The result is a system able to audit any Smart Contract submitted to it in a much more time and cost-effective way.

The good news?

At the time of writing, an estimated $3.2 billion is locked in Smart Contracts and this figure will obviously rise exponentially in line with increasing adoption. As these locked-in values continue to grow, the potential cost of vulnerabilities and attractiveness to hackers grows with it. The good news? For every motivated hacker, there is an equally motivated developer working to create solutions able to secure the latest innovation in the world of blockchain.

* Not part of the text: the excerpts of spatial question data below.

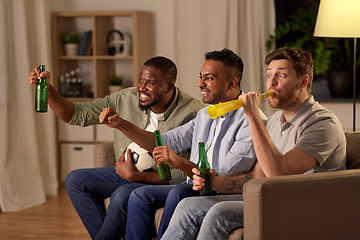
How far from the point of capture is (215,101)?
200 centimetres

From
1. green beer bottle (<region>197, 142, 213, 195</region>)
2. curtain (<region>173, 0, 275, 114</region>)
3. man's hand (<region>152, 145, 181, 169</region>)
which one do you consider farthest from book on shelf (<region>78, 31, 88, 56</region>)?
green beer bottle (<region>197, 142, 213, 195</region>)

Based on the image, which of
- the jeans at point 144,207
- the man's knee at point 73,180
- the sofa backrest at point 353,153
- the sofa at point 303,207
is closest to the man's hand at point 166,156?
the jeans at point 144,207

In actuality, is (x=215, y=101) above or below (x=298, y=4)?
below

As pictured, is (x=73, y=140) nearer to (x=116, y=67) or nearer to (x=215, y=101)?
(x=116, y=67)

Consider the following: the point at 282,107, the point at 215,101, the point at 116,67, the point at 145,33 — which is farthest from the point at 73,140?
the point at 282,107

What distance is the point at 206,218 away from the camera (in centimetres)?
157

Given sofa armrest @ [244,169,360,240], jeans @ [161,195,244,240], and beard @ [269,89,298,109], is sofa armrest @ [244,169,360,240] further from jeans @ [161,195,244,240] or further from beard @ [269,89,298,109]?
beard @ [269,89,298,109]

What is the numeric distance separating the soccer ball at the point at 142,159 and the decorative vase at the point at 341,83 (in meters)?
2.19

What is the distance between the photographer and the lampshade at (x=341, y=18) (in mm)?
2371

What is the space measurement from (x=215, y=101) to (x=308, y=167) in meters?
0.57

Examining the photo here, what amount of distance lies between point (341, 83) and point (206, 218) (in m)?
A: 2.56

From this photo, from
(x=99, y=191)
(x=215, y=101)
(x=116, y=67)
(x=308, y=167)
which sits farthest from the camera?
(x=116, y=67)

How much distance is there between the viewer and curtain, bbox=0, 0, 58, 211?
329 cm

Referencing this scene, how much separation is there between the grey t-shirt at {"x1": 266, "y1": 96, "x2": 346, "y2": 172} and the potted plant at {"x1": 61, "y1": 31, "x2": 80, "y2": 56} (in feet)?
8.53
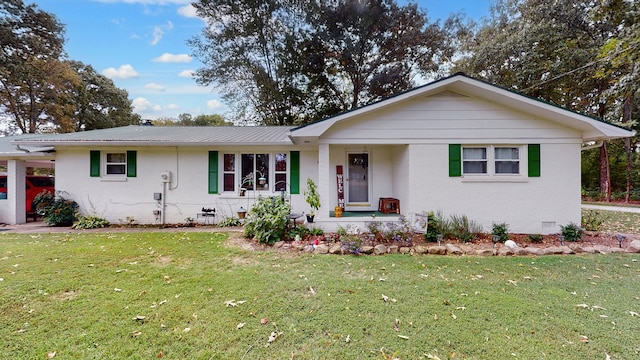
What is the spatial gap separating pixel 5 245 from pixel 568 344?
34.6 ft

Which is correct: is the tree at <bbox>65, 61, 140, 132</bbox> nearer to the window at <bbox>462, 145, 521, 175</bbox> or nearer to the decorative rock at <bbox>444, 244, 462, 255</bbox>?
the window at <bbox>462, 145, 521, 175</bbox>

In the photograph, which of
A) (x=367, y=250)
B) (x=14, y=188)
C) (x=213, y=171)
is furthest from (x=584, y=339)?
(x=14, y=188)

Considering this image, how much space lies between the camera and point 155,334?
276 cm

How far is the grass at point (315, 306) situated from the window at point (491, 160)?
8.88ft

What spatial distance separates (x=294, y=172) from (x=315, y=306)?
221 inches

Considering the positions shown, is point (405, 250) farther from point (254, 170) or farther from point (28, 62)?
point (28, 62)

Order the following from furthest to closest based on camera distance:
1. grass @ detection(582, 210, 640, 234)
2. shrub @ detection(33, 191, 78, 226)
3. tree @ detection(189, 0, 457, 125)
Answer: tree @ detection(189, 0, 457, 125) < shrub @ detection(33, 191, 78, 226) < grass @ detection(582, 210, 640, 234)

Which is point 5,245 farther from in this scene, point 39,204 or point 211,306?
point 211,306

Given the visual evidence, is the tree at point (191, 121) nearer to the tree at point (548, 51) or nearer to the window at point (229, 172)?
the window at point (229, 172)

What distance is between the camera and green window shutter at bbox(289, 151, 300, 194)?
28.2 feet

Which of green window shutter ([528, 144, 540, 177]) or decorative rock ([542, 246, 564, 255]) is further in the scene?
green window shutter ([528, 144, 540, 177])

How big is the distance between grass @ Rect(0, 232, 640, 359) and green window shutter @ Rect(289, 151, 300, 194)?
3432 millimetres

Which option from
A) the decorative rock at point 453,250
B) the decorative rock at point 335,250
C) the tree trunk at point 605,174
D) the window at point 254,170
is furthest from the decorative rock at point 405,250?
the tree trunk at point 605,174

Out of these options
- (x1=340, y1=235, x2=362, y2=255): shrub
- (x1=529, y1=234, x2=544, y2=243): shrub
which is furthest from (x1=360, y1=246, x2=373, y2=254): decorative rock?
(x1=529, y1=234, x2=544, y2=243): shrub
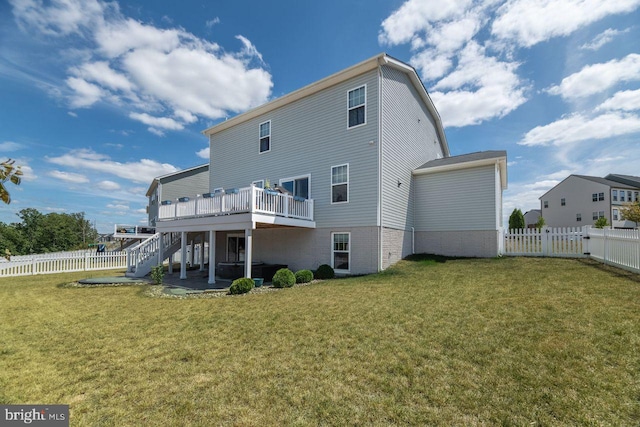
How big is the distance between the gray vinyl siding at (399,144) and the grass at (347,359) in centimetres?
558

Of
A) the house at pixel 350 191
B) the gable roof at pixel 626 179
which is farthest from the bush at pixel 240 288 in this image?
the gable roof at pixel 626 179

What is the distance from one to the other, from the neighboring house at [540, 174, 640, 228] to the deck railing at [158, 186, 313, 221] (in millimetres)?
39515

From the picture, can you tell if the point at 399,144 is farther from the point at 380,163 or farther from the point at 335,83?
the point at 335,83

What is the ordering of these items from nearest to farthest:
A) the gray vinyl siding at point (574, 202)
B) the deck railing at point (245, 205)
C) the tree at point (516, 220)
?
the deck railing at point (245, 205) < the tree at point (516, 220) < the gray vinyl siding at point (574, 202)

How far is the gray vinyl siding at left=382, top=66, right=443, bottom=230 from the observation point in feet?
38.9

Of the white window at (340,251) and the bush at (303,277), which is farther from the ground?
the white window at (340,251)

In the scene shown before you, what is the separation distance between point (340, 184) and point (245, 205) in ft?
13.5

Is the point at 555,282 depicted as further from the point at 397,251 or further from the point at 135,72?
the point at 135,72

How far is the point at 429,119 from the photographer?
17.9 metres

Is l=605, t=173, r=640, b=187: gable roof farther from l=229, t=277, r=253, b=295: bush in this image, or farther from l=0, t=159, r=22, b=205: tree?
l=0, t=159, r=22, b=205: tree

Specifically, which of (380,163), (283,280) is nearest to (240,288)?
(283,280)

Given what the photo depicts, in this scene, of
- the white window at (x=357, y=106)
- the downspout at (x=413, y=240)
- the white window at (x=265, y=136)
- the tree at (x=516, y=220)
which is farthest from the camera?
the tree at (x=516, y=220)
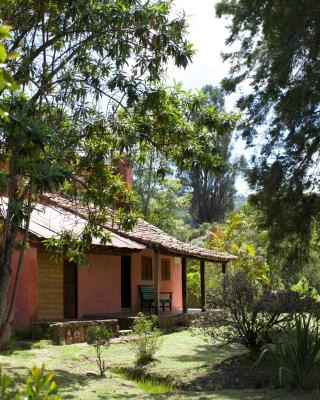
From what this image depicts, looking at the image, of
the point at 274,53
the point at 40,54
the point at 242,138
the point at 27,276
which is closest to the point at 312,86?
the point at 274,53

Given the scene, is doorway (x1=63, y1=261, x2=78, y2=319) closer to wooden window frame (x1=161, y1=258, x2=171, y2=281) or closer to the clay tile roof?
the clay tile roof

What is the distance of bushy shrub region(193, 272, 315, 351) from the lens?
956 cm

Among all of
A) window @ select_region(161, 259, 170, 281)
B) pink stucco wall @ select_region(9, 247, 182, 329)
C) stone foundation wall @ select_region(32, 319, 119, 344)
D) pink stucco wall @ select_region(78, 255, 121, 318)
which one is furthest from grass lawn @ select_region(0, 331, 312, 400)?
window @ select_region(161, 259, 170, 281)

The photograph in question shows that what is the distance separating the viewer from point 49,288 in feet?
54.1

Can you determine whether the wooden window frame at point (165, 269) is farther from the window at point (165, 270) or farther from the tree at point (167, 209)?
the tree at point (167, 209)

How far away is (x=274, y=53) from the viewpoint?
38.8ft

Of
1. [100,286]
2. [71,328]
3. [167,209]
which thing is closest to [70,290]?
[100,286]

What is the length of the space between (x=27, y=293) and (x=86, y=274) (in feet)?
9.74

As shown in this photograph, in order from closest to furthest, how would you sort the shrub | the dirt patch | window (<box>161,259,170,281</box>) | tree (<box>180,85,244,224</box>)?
the shrub
the dirt patch
window (<box>161,259,170,281</box>)
tree (<box>180,85,244,224</box>)

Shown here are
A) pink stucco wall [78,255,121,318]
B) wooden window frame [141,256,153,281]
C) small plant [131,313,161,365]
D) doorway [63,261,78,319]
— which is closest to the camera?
small plant [131,313,161,365]

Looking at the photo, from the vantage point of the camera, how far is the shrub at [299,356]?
25.8ft

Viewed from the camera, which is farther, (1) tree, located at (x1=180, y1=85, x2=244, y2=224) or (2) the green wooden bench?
(1) tree, located at (x1=180, y1=85, x2=244, y2=224)

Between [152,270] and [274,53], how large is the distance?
12.2 m

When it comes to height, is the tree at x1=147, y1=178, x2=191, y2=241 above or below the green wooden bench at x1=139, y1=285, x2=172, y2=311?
above
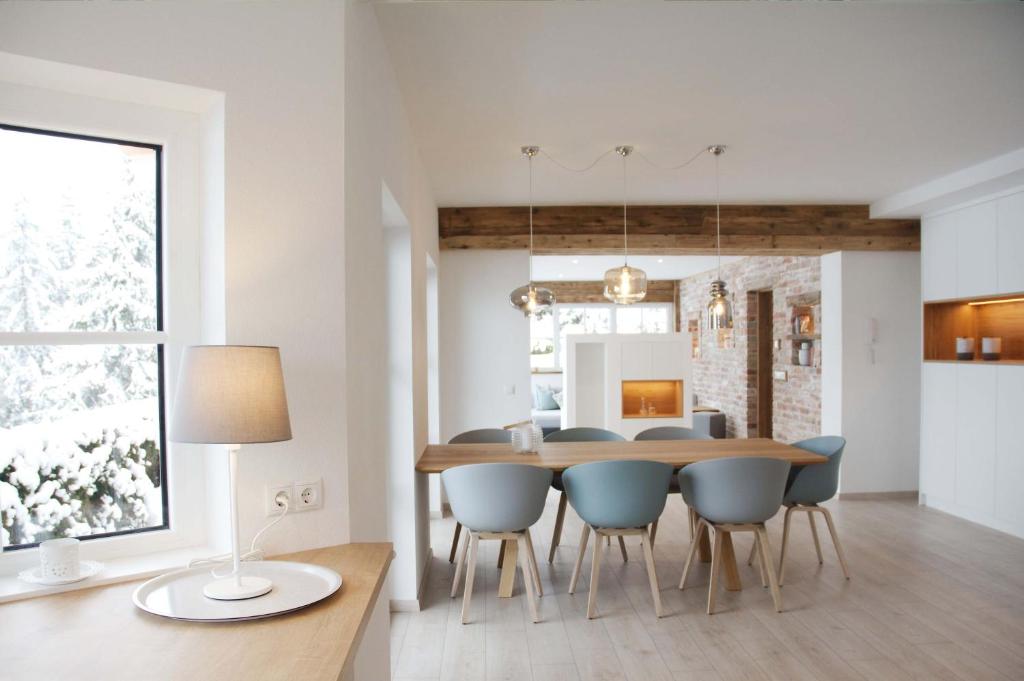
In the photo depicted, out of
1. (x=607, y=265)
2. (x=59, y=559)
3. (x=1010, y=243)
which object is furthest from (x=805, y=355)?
(x=59, y=559)

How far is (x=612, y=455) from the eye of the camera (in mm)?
4230

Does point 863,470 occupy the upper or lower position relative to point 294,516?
lower

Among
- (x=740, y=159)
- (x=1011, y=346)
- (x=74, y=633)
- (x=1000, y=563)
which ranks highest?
(x=740, y=159)

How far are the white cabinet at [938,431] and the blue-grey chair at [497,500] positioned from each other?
4346 millimetres

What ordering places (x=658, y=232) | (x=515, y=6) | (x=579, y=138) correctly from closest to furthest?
(x=515, y=6) < (x=579, y=138) < (x=658, y=232)

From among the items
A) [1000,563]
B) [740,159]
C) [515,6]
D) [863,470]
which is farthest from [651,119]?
[863,470]

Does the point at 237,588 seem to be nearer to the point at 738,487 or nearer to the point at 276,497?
the point at 276,497

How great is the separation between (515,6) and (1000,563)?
4.88 m

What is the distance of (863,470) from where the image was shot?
6398 millimetres

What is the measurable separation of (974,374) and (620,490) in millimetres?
3964

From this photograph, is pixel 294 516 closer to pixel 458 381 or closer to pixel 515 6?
pixel 515 6

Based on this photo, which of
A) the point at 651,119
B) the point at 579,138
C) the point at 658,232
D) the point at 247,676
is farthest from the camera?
the point at 658,232

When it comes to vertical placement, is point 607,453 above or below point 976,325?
below

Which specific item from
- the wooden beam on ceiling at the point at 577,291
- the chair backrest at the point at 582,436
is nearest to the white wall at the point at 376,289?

Andrew Douthwaite is the Vice President of Managed Services at cybersecurity firm, VirtualArmour. In his role, Andrew has ultimate responsibility over the successful delivery of the company’s Managed Services offerings within its UK and U.S. operations. As part of the executive leadership team he also plays a vital role in formulating and implementing company strategy.

Mr. Douthwaite has over 15 years of experience in the Information Technology industry, including eight years with VirtualArmour in senior engineering roles. Before joining VirtualArmour, he held security-centric application positions within leading software and telecommunications providers. In 2002, Mr. Douthwaite obtained a BSc in Computer Science (Software Engineering 2:1), graduating with honors.

Outside of work, Andrew enjoys an active lifestyle as a junior soccer coach and fan and likes to blow off steam with early morning Crossfit sessions!

The opinions expressed in this blog are those of Andrew Douthwaite and do not necessarily represent those of IDG Communications, Inc., its parent, subsidiary or affiliated companies.